## Text to read
———

Abandon restaurant! Chef overboard!

Heading for the Dysentery Archipelago

Aboard the SS UpChuck piloted by Captain Sal Manilla

Got it? if not, you will before we return to port!





Mercy, would you look at this newspaper, Diary, another cruise line has returned to port on account of passenger illness, food poisoning again, I dare say. My life upon it, I'm going to pack a bag lunch the next time I sail to the Bahamas. Not that I make that trip routinely -- indeed, I've only been once -- but let me tell you something: peanut butter and jelly will serve me in good stead the next time, with iced carrot sticks, perhaps, and a good stayman winesap apple. So help me, I'll bring my own bottled water, too, if I have to smuggle it aboard! The very idea, getting passengers sick like that. Not that I expect 5-star fare during the 3-hour cruise between Fort Lauderdale and Freeport, but the food can at least settle in my stomach. I mean, for heaven's sake! How else does the cruise line expect me to enjoy my promised swim at Lucaya? And here I brought my coolest set of baggies -- and all to no purpose! No, my friend: Given the recent trend in reveler incapacitation, you'll find me doubled over under a beach umbrella, gloomily awaiting the ride back to port in the little local-driven bus. (Actually, our foursome had no trouble in the tum-tum department during our trip, but then we travelled at least two years before the cruise lines instituted the controversial custom of large-scale ptomaine poisoning.)



(Of course, I'll want to take a bag of chips, too, in my bag lunch.)

———

## Excerpted data

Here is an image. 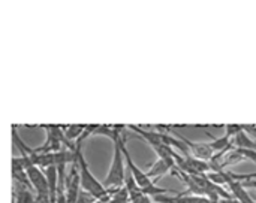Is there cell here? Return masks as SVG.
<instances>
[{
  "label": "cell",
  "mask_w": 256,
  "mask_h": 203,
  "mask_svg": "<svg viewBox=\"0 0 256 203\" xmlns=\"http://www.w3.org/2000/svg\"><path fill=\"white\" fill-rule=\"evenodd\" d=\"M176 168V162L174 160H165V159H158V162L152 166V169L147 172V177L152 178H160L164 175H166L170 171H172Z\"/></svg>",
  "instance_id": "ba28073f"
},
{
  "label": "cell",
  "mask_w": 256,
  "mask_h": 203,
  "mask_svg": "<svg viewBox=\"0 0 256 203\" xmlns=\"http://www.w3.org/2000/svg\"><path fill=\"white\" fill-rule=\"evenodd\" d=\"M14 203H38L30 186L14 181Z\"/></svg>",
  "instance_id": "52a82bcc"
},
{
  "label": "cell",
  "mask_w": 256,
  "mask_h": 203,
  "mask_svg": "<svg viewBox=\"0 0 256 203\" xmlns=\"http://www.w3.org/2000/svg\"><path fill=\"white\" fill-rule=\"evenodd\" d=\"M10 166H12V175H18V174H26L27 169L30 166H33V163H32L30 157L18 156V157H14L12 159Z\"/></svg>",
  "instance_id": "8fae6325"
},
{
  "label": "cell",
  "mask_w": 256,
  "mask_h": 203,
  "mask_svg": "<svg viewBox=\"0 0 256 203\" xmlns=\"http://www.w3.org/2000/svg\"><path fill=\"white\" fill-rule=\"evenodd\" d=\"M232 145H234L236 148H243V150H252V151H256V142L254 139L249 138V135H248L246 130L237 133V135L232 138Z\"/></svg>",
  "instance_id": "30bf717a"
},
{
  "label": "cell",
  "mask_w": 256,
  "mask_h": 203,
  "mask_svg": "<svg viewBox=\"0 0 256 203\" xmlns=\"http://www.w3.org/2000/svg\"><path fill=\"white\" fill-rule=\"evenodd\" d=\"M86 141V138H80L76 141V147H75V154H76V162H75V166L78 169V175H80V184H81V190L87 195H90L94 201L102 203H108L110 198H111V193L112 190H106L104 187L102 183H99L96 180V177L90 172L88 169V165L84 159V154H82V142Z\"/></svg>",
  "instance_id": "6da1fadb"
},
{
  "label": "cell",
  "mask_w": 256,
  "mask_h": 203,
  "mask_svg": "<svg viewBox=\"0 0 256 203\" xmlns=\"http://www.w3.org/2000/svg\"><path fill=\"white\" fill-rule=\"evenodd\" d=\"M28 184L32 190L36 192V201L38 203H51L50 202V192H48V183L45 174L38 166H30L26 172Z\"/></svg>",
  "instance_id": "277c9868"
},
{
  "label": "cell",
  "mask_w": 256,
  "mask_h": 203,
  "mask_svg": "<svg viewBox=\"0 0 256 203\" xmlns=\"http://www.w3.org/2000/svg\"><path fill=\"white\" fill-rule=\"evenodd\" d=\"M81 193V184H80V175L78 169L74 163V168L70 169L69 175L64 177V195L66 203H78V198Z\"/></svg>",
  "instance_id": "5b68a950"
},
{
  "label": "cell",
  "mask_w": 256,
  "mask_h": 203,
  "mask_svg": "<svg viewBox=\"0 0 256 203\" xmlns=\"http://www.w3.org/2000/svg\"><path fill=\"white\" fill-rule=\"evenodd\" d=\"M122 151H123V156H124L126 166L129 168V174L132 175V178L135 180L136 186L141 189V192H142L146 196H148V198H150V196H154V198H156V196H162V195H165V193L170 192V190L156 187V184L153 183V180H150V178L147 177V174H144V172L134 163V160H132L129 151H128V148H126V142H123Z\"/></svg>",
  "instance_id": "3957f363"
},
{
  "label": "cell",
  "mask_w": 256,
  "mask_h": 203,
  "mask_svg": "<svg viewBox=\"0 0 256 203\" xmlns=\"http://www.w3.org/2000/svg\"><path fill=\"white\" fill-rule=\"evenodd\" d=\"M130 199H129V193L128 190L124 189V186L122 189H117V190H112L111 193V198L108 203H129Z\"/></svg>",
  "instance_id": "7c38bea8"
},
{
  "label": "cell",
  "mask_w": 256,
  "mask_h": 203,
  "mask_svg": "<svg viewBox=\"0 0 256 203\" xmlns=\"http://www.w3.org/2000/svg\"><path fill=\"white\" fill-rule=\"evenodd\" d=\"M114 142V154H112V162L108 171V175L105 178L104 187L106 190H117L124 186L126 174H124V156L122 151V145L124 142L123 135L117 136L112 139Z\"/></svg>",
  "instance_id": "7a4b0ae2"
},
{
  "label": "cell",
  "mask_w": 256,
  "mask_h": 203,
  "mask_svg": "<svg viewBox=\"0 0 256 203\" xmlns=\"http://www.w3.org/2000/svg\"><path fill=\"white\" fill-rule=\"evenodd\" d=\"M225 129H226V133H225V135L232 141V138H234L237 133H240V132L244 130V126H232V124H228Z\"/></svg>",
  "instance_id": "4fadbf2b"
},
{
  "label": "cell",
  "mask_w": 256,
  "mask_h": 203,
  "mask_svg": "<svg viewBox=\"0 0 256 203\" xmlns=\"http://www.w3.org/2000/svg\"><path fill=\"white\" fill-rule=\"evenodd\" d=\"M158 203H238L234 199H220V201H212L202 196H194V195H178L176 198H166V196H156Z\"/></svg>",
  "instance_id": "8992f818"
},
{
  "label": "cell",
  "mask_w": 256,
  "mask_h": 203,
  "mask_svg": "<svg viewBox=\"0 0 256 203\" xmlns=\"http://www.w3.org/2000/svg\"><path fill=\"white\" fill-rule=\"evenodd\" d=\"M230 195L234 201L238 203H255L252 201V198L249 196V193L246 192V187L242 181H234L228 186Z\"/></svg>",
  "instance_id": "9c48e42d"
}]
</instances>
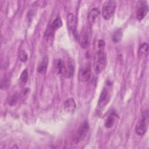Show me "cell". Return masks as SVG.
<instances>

———

## Exercise brief
Which foods and drinks does the cruise diary entry say the writer will bring along on the next trip? The material has no connection to the cruise diary entry.

## The completed task
- Peanut butter and jelly
- Iced carrot sticks
- A stayman winesap apple
- Bottled water
- A bag of chips